One other point, bearing on this subject, may be also worthy of consideration by no small part of the American people. Twenty years ago, the attempt to advocate or expound any form of religious belief in Mexico other and different from that held by the Roman Catholic Church would have been attended with imminent deadly peril; and, under such circumstances, Protestantism had not attained any considerable foothold in that country. Then, the permission to send missionaries freely and safely into Mexico would have been regarded by the various Protestant sects of the United States as a great privilege, and the prospect of obtaining it would undoubtedly have seemed to them to warrant the putting forth of great effort, the large expenditure of money, and an earnest appeal to their Government for good offices and friendly intervention. But now that the Mexican Government, without foreign intervention or agency, and at great risk and cost to itself, has proclaimed, established, and maintained, through all its territory, the great principle of freedom of religious belief, utterance, and worship for all—and this valued privilege has come to the Protestant sects in the United States without effort and without cost—they regard the matter with indifference; do not seem to even care to acquaint themselves with the facts in the case; and exhibit no evidence of reciprocal kindly feeling or sympathy toward Mexico for her enlightened and liberal policy. It would not, therefore, be surprising, but rather in accord with ordinary human nature, if, hereafter, when the representatives of the American Protestant churches visit Mexico, preaching the universal brotherhood of man, and love and charity to one's neighbors, and, in virtue of their character as missionaries, claiming (at least indirectly) a higher religious culture and elevation for their countrymen than that of the Mexicans, if the latter should turn round and satirically ask how all such professions comport with the recent (1886) narrow, extraordinary, and almost insulting assertion of the House of Representatives of the United States (through the indorsement of the report of their committee), "that to speak of permanent and desirable commercial relations" with the Government and people of Mexico "is without hope of success or promise of substantial and permanent results."
CONCLUSION.
Such, then, in conclusion, are the views of the writer respecting Mexico, its Government, and its people, and the present and future relations of the United States to Mexico. If he has offered anything, in the way of fact or argument, which may induce a belief, by the people of the former, that the subject is worthy of a larger and more kindly consideration on their part than it has hitherto received, he will feel that his investigations have not been wholly unsatisfactory.
Acapulco
- ↑ The Mexican railroad system at the present time (1886) is substantially as follows: The "Mexico and Vera Cruz Railway" (263 miles) and the "Central" from El Paso to Mexico (1,224 miles), are finished and in operation. The "National" (Palmer-Sullivan, from Laredo to Mexico) lacks some 300 miles of completion. The "Central" has a line in operation from Nogales to Guaymas (265 miles). The "Intenacional" (Huntington) is built and in operation from Piedras Negras some 130 miles south to a little beyond Monclova, as is also the "National" from Matamoros to San Miguel de Camargo, some 80 miles. The "Central" has about 100 miles built, from Tampico toward San Luis Potosi, and about 16 miles on the Pacific coast at San Blas. The "National" has built from Acámbaro, on the southern division, toward the Pacific coast at Manzanilla, as far as Pátzcuaro, some 95 miles. They have also some work done on the other end from Manzanilla. Some work has been done on the Tehuantepec route, and there are various other small lines building or in operation.

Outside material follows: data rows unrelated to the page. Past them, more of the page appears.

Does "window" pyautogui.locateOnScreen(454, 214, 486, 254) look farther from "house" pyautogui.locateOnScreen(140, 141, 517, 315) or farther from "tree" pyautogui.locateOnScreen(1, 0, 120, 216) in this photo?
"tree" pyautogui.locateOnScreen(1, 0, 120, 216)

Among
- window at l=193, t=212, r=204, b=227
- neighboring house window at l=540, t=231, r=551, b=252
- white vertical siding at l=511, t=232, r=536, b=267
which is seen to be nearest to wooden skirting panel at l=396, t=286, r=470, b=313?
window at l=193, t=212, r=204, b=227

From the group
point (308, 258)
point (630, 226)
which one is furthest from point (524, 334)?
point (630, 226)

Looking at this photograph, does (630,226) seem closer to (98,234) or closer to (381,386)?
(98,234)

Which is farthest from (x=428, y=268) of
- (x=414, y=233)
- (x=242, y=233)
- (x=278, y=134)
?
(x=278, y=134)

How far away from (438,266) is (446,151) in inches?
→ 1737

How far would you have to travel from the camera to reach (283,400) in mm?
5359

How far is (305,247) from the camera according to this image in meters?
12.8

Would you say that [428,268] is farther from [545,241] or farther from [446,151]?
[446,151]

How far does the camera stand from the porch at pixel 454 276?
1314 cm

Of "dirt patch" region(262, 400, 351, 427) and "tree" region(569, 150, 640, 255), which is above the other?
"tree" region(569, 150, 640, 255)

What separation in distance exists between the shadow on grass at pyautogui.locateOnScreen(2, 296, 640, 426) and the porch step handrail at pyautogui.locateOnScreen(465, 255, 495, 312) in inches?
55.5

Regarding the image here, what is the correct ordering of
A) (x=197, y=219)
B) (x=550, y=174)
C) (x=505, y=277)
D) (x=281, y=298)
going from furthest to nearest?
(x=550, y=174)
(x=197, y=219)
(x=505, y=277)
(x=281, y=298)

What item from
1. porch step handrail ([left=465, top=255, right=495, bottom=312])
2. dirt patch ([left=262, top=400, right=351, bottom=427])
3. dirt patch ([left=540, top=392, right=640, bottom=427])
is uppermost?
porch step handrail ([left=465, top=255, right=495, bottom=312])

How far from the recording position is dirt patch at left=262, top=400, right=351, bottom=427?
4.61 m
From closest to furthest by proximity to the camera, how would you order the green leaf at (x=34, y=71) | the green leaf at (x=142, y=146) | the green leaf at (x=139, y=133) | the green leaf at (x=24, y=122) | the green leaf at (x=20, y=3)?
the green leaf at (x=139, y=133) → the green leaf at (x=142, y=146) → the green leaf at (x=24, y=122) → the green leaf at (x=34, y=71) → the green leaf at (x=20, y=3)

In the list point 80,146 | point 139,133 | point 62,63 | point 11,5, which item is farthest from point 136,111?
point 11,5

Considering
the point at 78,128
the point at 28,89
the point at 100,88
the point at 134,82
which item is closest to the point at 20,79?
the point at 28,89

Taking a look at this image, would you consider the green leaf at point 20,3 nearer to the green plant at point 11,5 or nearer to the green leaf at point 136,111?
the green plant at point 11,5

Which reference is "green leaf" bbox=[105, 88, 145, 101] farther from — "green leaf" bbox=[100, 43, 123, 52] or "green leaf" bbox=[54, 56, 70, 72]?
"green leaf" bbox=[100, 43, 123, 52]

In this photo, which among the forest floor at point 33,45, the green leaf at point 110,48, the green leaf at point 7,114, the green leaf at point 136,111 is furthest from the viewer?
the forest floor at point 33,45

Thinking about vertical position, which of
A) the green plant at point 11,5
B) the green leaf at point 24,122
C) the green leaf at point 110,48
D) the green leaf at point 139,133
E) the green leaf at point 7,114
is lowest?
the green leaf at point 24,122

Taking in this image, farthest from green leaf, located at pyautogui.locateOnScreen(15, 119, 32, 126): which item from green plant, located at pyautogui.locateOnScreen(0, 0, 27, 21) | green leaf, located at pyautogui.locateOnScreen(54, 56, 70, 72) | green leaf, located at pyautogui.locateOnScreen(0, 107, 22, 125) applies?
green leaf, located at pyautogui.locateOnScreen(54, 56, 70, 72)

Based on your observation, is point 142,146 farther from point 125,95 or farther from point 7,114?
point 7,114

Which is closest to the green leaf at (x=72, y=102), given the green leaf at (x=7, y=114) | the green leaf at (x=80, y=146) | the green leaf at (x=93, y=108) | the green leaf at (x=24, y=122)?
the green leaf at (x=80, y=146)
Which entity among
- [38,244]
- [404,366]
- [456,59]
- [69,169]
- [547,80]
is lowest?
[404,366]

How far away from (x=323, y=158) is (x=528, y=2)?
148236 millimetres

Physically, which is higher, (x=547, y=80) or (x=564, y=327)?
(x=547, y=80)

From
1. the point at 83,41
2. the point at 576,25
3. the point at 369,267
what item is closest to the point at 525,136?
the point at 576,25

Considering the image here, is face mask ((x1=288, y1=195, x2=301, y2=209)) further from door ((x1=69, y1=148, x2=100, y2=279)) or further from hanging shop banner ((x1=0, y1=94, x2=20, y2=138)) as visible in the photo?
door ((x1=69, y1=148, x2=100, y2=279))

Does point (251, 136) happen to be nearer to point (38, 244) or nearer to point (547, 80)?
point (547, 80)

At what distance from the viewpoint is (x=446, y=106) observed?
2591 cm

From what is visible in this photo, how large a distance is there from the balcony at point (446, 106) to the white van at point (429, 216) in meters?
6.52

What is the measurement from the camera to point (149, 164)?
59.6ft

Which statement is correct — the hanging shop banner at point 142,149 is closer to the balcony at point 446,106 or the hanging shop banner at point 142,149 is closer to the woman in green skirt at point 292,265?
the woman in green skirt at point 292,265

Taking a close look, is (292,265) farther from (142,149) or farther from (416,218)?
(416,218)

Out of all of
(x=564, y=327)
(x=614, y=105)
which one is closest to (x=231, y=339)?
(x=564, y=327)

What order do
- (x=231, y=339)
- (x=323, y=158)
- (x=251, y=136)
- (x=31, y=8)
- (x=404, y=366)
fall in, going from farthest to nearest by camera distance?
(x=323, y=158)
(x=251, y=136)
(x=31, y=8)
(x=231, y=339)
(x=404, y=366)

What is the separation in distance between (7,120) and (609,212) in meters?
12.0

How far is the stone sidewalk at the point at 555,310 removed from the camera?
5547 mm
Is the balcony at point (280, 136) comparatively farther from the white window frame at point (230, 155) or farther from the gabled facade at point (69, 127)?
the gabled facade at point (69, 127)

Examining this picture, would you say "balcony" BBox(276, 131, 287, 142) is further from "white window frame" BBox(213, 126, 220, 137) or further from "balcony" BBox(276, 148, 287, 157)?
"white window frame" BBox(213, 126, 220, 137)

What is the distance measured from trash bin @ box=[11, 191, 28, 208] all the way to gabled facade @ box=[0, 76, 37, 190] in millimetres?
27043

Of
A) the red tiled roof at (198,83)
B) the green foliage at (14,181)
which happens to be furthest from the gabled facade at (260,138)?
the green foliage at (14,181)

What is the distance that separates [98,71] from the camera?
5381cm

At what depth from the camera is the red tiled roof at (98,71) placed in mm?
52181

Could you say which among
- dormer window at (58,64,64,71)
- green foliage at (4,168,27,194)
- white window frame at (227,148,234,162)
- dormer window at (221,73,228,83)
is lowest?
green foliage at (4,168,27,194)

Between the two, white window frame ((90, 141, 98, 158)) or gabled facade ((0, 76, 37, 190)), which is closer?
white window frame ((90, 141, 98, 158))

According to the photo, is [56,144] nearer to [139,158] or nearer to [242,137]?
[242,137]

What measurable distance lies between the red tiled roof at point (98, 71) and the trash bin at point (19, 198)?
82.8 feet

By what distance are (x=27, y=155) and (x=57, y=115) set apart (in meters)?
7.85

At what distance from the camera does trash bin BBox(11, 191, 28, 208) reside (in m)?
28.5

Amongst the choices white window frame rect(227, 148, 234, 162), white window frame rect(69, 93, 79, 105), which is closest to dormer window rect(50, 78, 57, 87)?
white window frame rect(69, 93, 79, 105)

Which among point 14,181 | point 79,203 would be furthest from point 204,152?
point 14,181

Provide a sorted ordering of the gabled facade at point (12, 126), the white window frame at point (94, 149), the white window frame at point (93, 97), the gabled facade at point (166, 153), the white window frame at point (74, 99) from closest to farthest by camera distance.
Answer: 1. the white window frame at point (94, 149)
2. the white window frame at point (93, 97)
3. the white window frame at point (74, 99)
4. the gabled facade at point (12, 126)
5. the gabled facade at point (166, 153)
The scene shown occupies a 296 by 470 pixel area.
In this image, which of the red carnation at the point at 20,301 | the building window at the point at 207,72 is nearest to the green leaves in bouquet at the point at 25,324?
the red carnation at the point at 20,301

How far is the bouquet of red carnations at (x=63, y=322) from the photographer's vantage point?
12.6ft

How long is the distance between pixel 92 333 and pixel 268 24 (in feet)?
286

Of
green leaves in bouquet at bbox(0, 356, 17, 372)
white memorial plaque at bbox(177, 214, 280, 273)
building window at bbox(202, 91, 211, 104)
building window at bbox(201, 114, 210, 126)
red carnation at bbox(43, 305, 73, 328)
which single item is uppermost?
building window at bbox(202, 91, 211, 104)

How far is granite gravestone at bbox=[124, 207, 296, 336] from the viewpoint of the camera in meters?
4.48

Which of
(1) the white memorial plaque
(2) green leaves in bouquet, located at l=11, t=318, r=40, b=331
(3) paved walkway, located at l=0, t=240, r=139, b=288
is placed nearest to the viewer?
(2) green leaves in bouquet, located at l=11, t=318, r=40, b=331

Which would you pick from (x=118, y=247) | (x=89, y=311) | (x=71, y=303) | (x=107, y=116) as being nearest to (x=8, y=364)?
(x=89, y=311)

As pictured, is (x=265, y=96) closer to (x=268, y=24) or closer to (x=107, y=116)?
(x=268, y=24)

- ↑ Under date of June, 1883, United States Consul Cassard reports from Tampico that some articles of American hardware, which have formerly had an exclusive hold on the Mexican market, are fast losing ground—Collins (Hartford) machetes (cutlasses) and the Cohoes (New York) axes being superseded by spurious German manufactures. "I have seen machetes manufactured at Eberfeld, Germany, which, although inferior to the Collins, are nevertheless good imitations of them, selling at forty per cent cheaper,"

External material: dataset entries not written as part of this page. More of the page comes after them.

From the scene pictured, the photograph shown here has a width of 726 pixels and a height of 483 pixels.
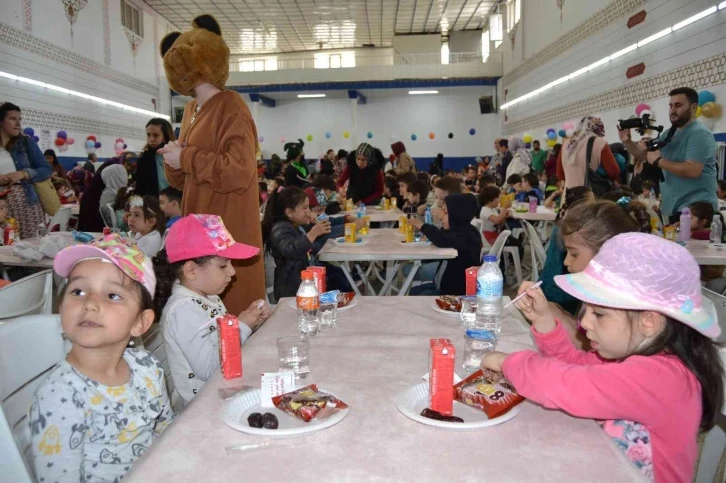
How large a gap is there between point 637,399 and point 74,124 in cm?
1391

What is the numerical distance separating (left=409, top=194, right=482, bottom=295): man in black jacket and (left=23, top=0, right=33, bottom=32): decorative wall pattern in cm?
1038

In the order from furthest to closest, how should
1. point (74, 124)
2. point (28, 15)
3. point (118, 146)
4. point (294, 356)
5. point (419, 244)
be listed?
point (118, 146), point (74, 124), point (28, 15), point (419, 244), point (294, 356)

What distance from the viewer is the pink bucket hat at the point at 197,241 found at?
2.32 m

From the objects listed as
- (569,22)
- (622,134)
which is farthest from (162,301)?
(569,22)

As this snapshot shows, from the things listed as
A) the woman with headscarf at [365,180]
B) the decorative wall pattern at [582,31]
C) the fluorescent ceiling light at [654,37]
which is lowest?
the woman with headscarf at [365,180]

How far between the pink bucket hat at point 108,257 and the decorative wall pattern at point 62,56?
35.3 ft

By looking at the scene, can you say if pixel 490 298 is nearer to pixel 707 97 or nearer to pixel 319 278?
pixel 319 278

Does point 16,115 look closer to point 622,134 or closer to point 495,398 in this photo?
point 495,398

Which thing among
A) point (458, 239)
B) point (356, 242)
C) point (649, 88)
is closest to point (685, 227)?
point (458, 239)

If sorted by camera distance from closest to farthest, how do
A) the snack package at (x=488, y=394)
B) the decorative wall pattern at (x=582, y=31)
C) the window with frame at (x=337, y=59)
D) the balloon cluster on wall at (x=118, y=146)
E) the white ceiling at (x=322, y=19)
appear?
1. the snack package at (x=488, y=394)
2. the decorative wall pattern at (x=582, y=31)
3. the balloon cluster on wall at (x=118, y=146)
4. the white ceiling at (x=322, y=19)
5. the window with frame at (x=337, y=59)

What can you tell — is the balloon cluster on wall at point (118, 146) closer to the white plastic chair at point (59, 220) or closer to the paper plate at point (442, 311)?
the white plastic chair at point (59, 220)

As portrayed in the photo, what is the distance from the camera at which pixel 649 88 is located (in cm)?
866

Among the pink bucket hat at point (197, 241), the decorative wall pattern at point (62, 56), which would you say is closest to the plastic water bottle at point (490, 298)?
the pink bucket hat at point (197, 241)

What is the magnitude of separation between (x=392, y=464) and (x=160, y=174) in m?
4.33
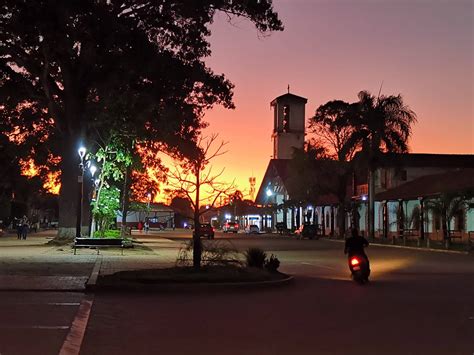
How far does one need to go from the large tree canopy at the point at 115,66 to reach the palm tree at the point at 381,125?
1599 cm

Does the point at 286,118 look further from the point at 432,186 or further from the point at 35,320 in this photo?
the point at 35,320

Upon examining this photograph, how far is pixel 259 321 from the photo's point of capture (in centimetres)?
1084

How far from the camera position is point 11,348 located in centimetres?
830

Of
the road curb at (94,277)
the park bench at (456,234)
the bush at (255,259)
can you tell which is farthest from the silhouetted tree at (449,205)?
the road curb at (94,277)

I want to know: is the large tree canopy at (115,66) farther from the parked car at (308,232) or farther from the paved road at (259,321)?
the parked car at (308,232)

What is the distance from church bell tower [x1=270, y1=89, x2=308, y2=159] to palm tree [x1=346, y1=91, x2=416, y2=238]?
52627 mm

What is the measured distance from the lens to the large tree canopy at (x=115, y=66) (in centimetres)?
2708

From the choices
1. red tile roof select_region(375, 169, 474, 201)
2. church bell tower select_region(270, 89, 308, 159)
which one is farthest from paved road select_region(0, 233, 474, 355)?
church bell tower select_region(270, 89, 308, 159)

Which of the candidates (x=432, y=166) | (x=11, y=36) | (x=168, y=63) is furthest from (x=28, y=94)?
(x=432, y=166)

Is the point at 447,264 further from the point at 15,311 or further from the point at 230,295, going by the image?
the point at 15,311

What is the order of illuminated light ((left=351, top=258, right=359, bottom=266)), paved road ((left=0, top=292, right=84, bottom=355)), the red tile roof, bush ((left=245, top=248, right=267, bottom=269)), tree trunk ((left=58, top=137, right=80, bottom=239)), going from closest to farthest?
paved road ((left=0, top=292, right=84, bottom=355)) < illuminated light ((left=351, top=258, right=359, bottom=266)) < bush ((left=245, top=248, right=267, bottom=269)) < tree trunk ((left=58, top=137, right=80, bottom=239)) < the red tile roof

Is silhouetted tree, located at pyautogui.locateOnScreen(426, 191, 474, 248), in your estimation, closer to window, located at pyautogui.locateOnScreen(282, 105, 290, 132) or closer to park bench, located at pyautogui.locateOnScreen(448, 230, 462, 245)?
park bench, located at pyautogui.locateOnScreen(448, 230, 462, 245)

- ↑ A Mexican merchant, writing recently from the district of Juguila, on the Pacific coast of Mexico, to Consul-General Sutton, thus reports concerning the prospects for production of sugar in that locality. It can not fail to remind the reader of the famous argument in respect to the kettle: "On this coast panela (brown sugar) can be produced for one cent a pound, a price at which it is impossible for any other country in the world to compete, and notwithstanding it is so cheap we can not export a single pound. Why? 1. Because there are no roads except for birds and deer; 2. Because there are no means of transportation; 3. Because there are no ports except natural ones, or ports so called, both kinds without means for loading; and, 4. Because there is no vessel for carrying it."